Sunday, April 21, 2013

Watch and Wait (AKA: Watch and Freak Out)


Nothing can make a patients head spin faster than the two juxtaposed statements, “you have cancer” and “we’re not going to treat it right now.”

Huh?

“Watch and wait” has been a mantra for patients with asymptomatic CLL and indolent lymphoma for quite a few years and sometimes no explanation is enough to comfort a patient who is understandably worried about their new diagnosis (see: when to treat CLL, choosing first treatment in CLL, and how I treat follicular lymphoma part 1).  Quite a few people have dubbed this “watch and worry” instead of watch and wait.  There is an avalanche of messaging out there about early detection and early treatment saving lives in so many cancers that watch and wait can sound more like medical quackery than good science.  For some patients, taking a nutritional supplement and avoiding chemotherapy is an easy sell – but for others, the thought of living with untreated cancer is too much.The short answer is that CLL and low grade (indolent lymphoma) are different than a lot of solid tumors – but this blog is about the long answers – so here goes.

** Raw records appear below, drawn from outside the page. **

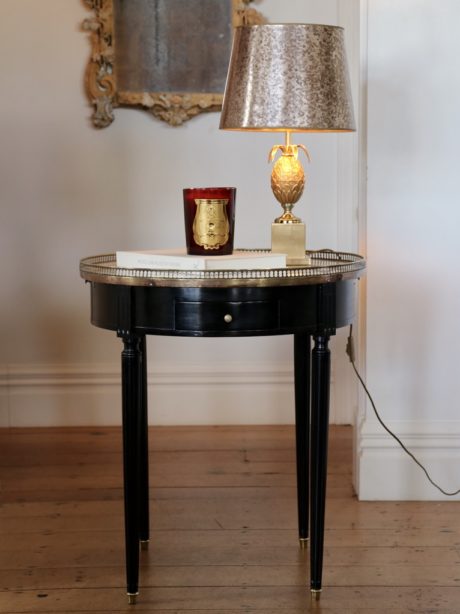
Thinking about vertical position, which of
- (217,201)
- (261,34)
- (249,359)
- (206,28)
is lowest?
(249,359)

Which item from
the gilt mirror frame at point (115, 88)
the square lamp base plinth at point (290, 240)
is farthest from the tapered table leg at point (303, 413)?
the gilt mirror frame at point (115, 88)

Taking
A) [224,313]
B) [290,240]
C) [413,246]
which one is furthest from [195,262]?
[413,246]

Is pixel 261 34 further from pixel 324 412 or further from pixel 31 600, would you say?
pixel 31 600

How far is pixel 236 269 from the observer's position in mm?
2043

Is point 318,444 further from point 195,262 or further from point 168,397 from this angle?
point 168,397

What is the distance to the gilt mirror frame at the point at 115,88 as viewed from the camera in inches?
141

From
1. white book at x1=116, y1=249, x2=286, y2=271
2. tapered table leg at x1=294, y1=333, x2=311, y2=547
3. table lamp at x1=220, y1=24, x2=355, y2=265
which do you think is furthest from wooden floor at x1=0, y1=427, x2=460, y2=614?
table lamp at x1=220, y1=24, x2=355, y2=265

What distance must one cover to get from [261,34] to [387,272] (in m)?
0.98

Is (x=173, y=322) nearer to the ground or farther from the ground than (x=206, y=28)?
nearer to the ground

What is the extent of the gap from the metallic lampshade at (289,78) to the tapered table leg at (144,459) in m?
0.65

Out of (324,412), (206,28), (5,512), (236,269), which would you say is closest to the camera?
(236,269)

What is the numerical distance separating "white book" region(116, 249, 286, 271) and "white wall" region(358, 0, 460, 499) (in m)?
0.85

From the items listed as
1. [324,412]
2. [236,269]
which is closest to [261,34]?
[236,269]

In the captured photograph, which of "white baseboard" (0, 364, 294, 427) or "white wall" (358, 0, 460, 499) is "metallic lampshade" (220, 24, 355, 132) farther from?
"white baseboard" (0, 364, 294, 427)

Historically, the argument in favor of watch and wait was that our treatments did not impact overall survival – so why take chemotherapy unless you needed to get rid of some bothersome symptom.  We would argue that chemotherapy was a steep price to pay if it didn’t do you any good in the long run (see risk stratification in CLL).  Admittedly, those conclusions were based on studies from the 80’s and 90’s that used fairly ineffective treatments or drug combinations with moderate to significant side effects of their own. 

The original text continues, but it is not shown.